Recruiting Within the Boundaries of Equal Opportunity Employment Law
© Minerva Studio / Fotolia

Finding that perfect candidate in an endless sea of applications can be difficult. The majority of recruiters already have an ideal person in mind when seeking out applicants. Of course, a physician recruiter or healthcare human resources professional needs to base his or her decisions on the candidates’ qualifications and experience rather than age, gender, or ethnicity. However, there is a very thin line between having a mental image of who is a perfect fit for the job and outright discrimination. It is crucial that healthcare recruiters understand how personal bias (or the employer’s bias) can lead to some dangerous hiring techniques that could leave them not only open to litigation, but also pass over heaps of well-qualified applicants.

General Hiring Rules

The federal rules to prevent hiring discrimination are known as the Federal Equal Employment Opportunity (EEO) Laws in which the U.S. Equal Employment Opportunity Commission (EEOC) enforces and provides regulation oversight. The federal EEO rules prohibit employment discrimination (including hiring) based on race, color, religion, sex, or national origin. Every recruiter is (or should be) very familiar with these federal laws. However, there are certain ambiances that can accompany these regulations that can lead to dangerous territory.

Advertising a Job Opening

When you are looking for candidates, you must remain fair, equal, and open. Of course your search will focus on finding qualified candidates, but it cannot favor one race, gender, ethnicity, or religion. For example, if you are looking for a physician assistant, you cannot only advertise the job opening at a men’s social club. An OBGYN office cannot only accept applications from female candidates. You must give all genders, races, and ethnicities the opportunity to apply. Many recruiters open an invitation for a general pool of applicants in addition to seeking out specific qualified candidates that fit the criteria an employer is looking for.

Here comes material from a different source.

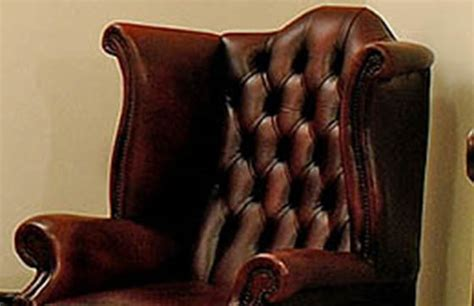 Poltrone Chesterfield Nuove In Pelle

This is one of the best ways that you can seek specific candidates as well as provide opportunities for a diverse range of applicants. Posting an online invitation to apply is a great way to show that you are open to a wide range of candidates.

Choosing a Candidate

When you are sifting through the many resumes you receive, you must look at each of them objectively. In recent studies, many physicians feel they were impacted by hiring discrimination due to age, gender, or because they attended a foreign medical school. Be cautious when approaching resumes to judge each with a logical eye. It is important not to discount an applicant due to factors that may be interpreted as discriminatory. For example, saying an applicant has “too much experience” can lead to an insinuation of age discrimination. Preferring physicians who are “local” can be interpreted as blatant discrimination against foreigners. As a recruiter, you need to be hyper aware not only about your own interpretation of an applicant’s characteristics, but also how your conclusions about them could be interpreted by others. This awareness and sensitivity is what will help you avoid discrimination, and by default, future litigation.

The Social Media Danger Zone

More and more recruiters are turning to social media as a method of scoping out potential candidates. While sites like LinkedIn can be a great resource to find qualified candidates, it also displays a photo and other personal information, which can be used to identify age, race, ethnicity, or religion. This information cannot be used for the hiring process but sometimes is inadvertently used as part of the deciding factor anyway. The EEOC has updated its regulations to account for this issue by prohibiting any acquisition of “genetic information” through social media that could be used for hiring practices. So how can an employer or recruiter use social media without risking discrimination? Here is how:

  • Hire a recruiter to screen applicants through social media sites.
  • Instruct the recruiter to scrub all personal information, leaving only pertinent experience and other qualifications.
  • Have a separate team make hiring decisions based on the scrubbed information.
  • Have this process documented and integrated into the hiring SOP for your recruitment or hiring office.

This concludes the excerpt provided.